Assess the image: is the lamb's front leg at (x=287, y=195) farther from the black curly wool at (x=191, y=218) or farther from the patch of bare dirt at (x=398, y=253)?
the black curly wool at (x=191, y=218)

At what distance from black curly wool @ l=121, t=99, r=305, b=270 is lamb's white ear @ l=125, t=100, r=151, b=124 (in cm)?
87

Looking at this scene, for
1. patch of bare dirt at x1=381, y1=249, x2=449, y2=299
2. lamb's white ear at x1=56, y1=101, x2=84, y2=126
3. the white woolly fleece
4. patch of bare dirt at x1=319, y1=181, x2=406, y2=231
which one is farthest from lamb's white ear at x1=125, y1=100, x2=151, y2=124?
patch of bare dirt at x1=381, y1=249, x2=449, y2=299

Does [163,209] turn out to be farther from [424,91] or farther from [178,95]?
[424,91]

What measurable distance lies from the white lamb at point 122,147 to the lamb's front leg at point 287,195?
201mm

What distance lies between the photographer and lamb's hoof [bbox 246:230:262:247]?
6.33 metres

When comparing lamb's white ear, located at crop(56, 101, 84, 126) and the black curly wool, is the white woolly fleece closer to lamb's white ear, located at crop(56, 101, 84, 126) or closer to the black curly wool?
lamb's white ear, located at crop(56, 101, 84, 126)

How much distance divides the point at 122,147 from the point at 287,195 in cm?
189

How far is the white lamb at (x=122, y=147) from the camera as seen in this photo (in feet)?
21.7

=-=-=

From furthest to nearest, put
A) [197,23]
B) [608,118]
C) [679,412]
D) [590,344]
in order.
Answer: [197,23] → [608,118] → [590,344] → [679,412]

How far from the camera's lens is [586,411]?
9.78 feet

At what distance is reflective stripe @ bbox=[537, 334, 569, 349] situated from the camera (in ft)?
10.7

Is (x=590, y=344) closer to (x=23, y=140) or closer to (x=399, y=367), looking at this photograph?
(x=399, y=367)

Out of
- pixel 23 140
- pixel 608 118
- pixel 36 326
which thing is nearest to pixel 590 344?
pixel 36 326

=-=-=

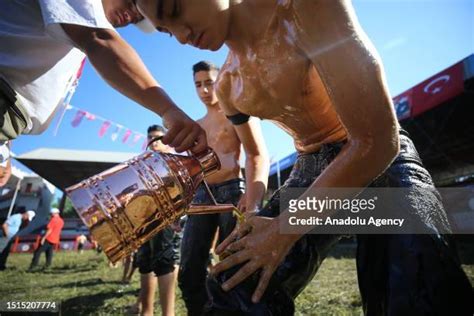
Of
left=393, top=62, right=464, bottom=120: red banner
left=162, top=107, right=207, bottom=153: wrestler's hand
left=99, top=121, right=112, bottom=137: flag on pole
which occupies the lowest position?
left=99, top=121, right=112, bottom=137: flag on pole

=-=-=

* **EXERCISE PROMPT**
Reproduce verbatim the stretch of records from the line containing "Looking at this scene, for" through the line containing "4. patch of", including both of those lines.

* **TASK RESPONSE**
Looking at this scene, for
1. patch of bare dirt at x1=381, y1=249, x2=449, y2=299
2. lamb's white ear at x1=56, y1=101, x2=84, y2=126
3. the white woolly fleece
4. patch of bare dirt at x1=319, y1=181, x2=406, y2=231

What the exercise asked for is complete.